UCLA is celebrating Ally Week, and Walker, who is openly gay, has been part of the effort put forth by UCLA Athletics and UCLA Recreation to help educate students regarding homophobia and bullying in sports and recreation.
But Walker has not always been as outspoken as he is now. It was not until 2006, when he was the coach at Oregon State, that he publicly disclosed his sexuality.
Walker and his partner were entering the process of adopting a child, and since his sexuality was about to become public, he wanted to be the one to tell his players.
“I don’t remember exactly what my words were because I was very, very nervous. … Immediately (players’) hands went up and all the questions were about the adoption. It was a relatively easy process, very relieving,” Walker said.
Walker’s announcement to his team made him the only publicly out NCAA Division I coach. It is a label he has both struggled with and embraced, fearing people would focus on his sexuality rather than his work.

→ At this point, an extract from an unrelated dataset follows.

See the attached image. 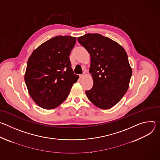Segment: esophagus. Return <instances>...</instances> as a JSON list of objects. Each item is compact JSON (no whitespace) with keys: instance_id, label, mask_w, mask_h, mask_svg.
Wrapping results in <instances>:
<instances>
[{"instance_id":"obj_1","label":"esophagus","mask_w":160,"mask_h":160,"mask_svg":"<svg viewBox=\"0 0 160 160\" xmlns=\"http://www.w3.org/2000/svg\"><path fill=\"white\" fill-rule=\"evenodd\" d=\"M84 77H85V73H83V74L80 75V78H83Z\"/></svg>"}]
</instances>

It was not until he received messages of support that he became an activist for LGBT rights.
“I was kind of a reluctant activist in the beginning, the first years I really fought it, I wanted to be known for my ability on the field, my ability as a coach,” Walker said. “I became less reluctant when I realized the impact that it was having.”
Since then, Walker, who graduated from UCLA in 1988 and served as assistant coach until 1994, has returned to UCLA this season to be an assistant under coach Kelly Inouye-Perez.
The team felt his impact immediately – and count Inouye-Perez, who has known Walker since her playing days in high school, among those who are glad to have him back.
“He is very savvy in getting people to understand that everyone should be treated equally and that everyone should be given a fair opportunity,” Inouye-Perez said. “So that in itself is who he is, he truly represents that.”
This past Monday, Walker, in conjunction with UCLA Athletics and UCLA Recreation, held an event for Athlete Ally, an organization which educates athletes, coaches and fans on issues regarding sexual orientation and sports.
“It was just a huge, monumental event for UCLA Athletics in general,” said senior outfielder Devon Lindvall. “Being able to come together as a community and really address the fact that straight, gay or wherever you come from, there is a safe environment.”
Despite the progress Walker has made with events like these, he said there is still work to be done regarding sexuality and sports, and he has called on college athletic departments to take a proactive stance in addressing concerns of lesbian and gay athletes.
He believes UCLA offers the perfect environment to continue progress that has already been made.
“From the days of Arthur Ashe and Jackie Robinson and breaking down color barriers to the women’s sports involvement in Title IX in the ’70s, UCLA was a leader in the fight for equality,” Walker said. “I think this is another opportunity for UCLA to continue to be a leader in the fight for equality and social change.”